DATA SHOWN ▸
__________

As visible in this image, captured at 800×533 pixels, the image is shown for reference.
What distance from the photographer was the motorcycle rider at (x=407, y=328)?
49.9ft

__________

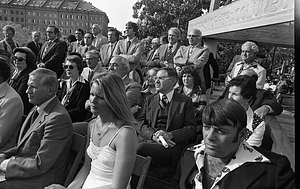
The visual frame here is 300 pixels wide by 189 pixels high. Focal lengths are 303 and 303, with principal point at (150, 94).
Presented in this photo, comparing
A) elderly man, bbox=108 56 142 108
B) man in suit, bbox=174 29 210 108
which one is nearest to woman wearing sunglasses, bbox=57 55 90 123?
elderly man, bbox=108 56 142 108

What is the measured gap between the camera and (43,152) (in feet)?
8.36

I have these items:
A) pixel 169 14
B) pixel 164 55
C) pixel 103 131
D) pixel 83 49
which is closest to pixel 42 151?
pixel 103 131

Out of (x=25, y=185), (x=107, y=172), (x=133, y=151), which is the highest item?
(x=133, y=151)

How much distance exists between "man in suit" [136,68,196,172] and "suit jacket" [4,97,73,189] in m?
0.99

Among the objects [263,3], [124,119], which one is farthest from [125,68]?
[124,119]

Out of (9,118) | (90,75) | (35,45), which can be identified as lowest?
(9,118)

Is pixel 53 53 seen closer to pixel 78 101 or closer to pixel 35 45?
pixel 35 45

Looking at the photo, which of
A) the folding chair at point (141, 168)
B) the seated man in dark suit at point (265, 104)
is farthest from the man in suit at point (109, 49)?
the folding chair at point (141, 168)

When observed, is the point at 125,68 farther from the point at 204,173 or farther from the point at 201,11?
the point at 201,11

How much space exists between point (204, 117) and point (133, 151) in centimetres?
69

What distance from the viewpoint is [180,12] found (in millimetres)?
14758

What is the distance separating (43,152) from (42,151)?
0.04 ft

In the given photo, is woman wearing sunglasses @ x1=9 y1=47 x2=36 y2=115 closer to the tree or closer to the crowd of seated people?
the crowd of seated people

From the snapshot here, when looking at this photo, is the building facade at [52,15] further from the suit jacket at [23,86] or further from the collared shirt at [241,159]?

__________

BRIEF ▸ Lay out the material lines from the one containing "In the given" through the one containing "From the snapshot", both included, as a Markdown table with the columns Row and Material line. Number the rows and skip any blank lines.

ANSWER BELOW ▸
| Row | Material line |
|---|---|
| 1 | In the given photo, is woman wearing sunglasses @ x1=9 y1=47 x2=36 y2=115 closer to the tree or closer to the crowd of seated people? |
| 2 | the crowd of seated people |
| 3 | From the snapshot here, when looking at this photo, is the building facade at [52,15] further from the suit jacket at [23,86] or further from the collared shirt at [241,159]? |